OK guys, aujourd'hui on peut pas, Pippa's on TV ! Dimanche, ils déterrent le Polonais au Vatican donc forget it... Oh my God, c'est chargé comme semaine ! On peaufine ça et on se le fait sous huitaine ? Je voudrais en coller encore un peu dans la mouille de ce connard de Donald Trump pendant quelques jours. 
— No we can't wait Mister President... Il n'y a pas que ça... We got more : il est en partance pour Séville. 
— Séville au Portugal ? 
— Presque... en Espagne Mister President.
So Fuckin' what ? We'll kill him there, on ira le buter dans sa putain de Giralda ! Et on le débite en tapas et on se la colle au fino pour fêter ça. Toda la noche façon Batacazo et son orchestre brésilien !
— Il n'y a pas que ça... Mister President. Selon nos informations, il se prépare quelque chose à Séville, on sait pas encore quoi exactement, mais apparemment, on est sur le point de ne plus guère pouvoir tuer là-bas. And as soon as demain, samedi. 
WTF ?!! C'est quoi cette histoire ? No we can't ?
— On sait pas trop so far, une rumeur, une folie, un buzz... Ça part sérieusement en quenouille là-bas. J'ai entendu parler de grâce, de toros qui pourraient rentrer vivants aux corrales et couilles molles de série. Bref... C'est bon sentiment et guimauve à tous les étages, de l'exceptionnel dans le quotidien, la jambe contraire en arrière et le délire toro gentil... That kind of bullshit !
— Et de la margarine dans l'ibérico aussi ?! Fuckin' Sevillanos... Sont vraiment dégénérés ceux-là ! Ils font les malins avec leurs costumes pastels, leurs cheveux à l'huile et leurs ceintures tressées, mais ils ont pas vu un "bull" comme celui de Manhattan dans toute leur vie, les Señoritos ! Et les rats qui sortent dans leur "Masteranza", c'est pas a shame déjà ?! and now they don't even kill 'em ??! How dare they ?!! Can they, really ?
Yes they can, Mister President... if Bin Laden arrive à Séville... We're fucked, on le dézinguera jamais. Avec ou sans picotazo andalou, même avec la langue pendante et la barbe en berne, le cul aux planches, ils sont foutus de l'épargner pour peu qu'il soit sympa avec le premier bullfighter beau gosse venu.
All right, let's get him in Pakistan avant qu'il ne soit trop tard... Ohhh Pippa, Pippa ! You're so hot, baby !

01 mai 2011

El cuerpo malo


Des SMS, des messages, des mails, des coups de téléphone ; jamais comme hier soir. Ils m’appellent, de là-bas, pour me dire, pour témoigner, pour le partager, comme on partage une tristesse, ou pire, une douleur.
J’ai lu ce matin que, peut-être, ce jour-là serait celui où tout a basculé.

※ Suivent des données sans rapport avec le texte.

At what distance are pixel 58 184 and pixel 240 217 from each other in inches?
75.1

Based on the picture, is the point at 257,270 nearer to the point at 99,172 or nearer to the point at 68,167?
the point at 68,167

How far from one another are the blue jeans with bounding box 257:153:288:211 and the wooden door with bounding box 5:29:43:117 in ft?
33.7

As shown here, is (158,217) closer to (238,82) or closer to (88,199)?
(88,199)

Je pense qu’il y a longtemps que tout a basculé, doucement. Là, c’est juste que ça s’accélère.
Ce matin, j’en ai reçu un dernier, celui d’un ami andalou :
« François,
Tengo el cuerpo malo por lo que ha pasado esta tarde en la Maestranza... Un toro que escarbó, que no peleó nada en el caballo, que se fue a refugiar en la querencia de los chiqueros, que tuvieron que banderillear en querencia, que terminó con el culo pegado en las tablas de los chiqueros... ¡Se haya indultado!
Díos mío, esta claro: el toro que triunfa es el manso sin casta, porque permite el triunfo del matador. »

Soit : "François,
J’ai la nausée de ce qui s’est passé cette après-midi à la Maestranza... Un toro qui a gratté, qui n’a absolument pas combattu au cheval, qui s’est réfugié dans la querencia du toril, qu’ils ont dû banderiller en querencia, qui a terminé le cul collé aux planches du toril... Et ils l’ont gracié !
Mon dieu, c’est clair : le toro qui triomphe est le manso sans caste, car il permet le triomphe du matador."

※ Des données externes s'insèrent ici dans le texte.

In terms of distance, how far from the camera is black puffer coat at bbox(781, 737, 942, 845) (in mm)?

En trois lignes tout est dit. Circulez, y a rien à voir. D'ailleurs ce matin, dans l'ABC, on pouvait lire : "Si hay alguien que ponga en duda que lo vivido ayer en la Maestranza es discutible, mejor que se dedique a otra cosa."

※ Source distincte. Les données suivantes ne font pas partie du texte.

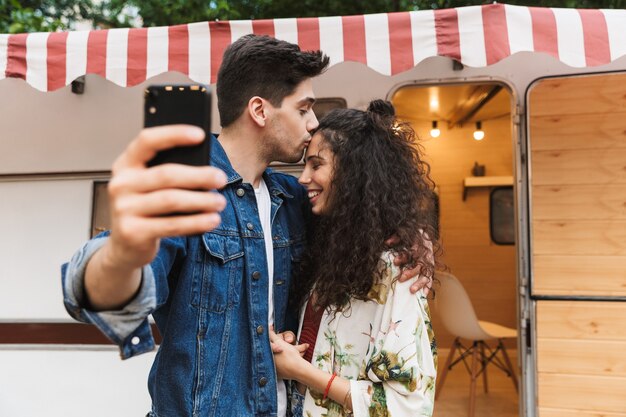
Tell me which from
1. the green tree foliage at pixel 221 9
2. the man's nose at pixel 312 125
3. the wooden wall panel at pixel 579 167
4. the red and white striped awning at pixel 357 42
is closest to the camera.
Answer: the man's nose at pixel 312 125

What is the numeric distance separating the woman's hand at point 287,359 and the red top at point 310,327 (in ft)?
0.26

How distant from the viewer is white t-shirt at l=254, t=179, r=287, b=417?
143 centimetres

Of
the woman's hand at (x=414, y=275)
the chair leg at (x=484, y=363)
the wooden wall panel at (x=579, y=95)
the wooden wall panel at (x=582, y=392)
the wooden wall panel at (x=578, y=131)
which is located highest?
the wooden wall panel at (x=579, y=95)

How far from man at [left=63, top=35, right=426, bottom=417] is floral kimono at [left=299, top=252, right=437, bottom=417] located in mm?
175

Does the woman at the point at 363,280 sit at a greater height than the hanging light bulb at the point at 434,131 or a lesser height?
lesser

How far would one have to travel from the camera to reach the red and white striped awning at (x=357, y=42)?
2199mm

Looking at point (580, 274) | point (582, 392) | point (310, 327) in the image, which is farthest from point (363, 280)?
point (582, 392)

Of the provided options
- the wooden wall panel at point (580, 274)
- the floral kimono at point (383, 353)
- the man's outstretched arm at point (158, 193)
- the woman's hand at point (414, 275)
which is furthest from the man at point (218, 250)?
the wooden wall panel at point (580, 274)

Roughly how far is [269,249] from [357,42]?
4.48 ft

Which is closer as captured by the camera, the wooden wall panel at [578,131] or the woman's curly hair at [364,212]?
the woman's curly hair at [364,212]

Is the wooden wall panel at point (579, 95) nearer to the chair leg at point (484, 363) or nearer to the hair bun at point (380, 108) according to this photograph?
the hair bun at point (380, 108)

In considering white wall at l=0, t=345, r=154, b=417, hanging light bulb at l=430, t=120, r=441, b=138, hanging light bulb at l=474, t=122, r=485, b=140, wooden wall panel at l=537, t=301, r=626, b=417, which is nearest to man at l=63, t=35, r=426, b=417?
white wall at l=0, t=345, r=154, b=417

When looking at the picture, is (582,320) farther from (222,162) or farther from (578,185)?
(222,162)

Soit : "Si quelqu'un considère ce qui s'est passé hier à la Maestranza comme quelque chose de discutable, il vaut mieux qu'il aille s'occuper d'autre chose."

PS Un lien pertinent : "Un indulto con mucho cuento". Pour celles et ceux qui ne seraient pas encore au courant, hier, à Séville, José Maria Manzanares a gracié un toro manso de Núñez del Cuvillo.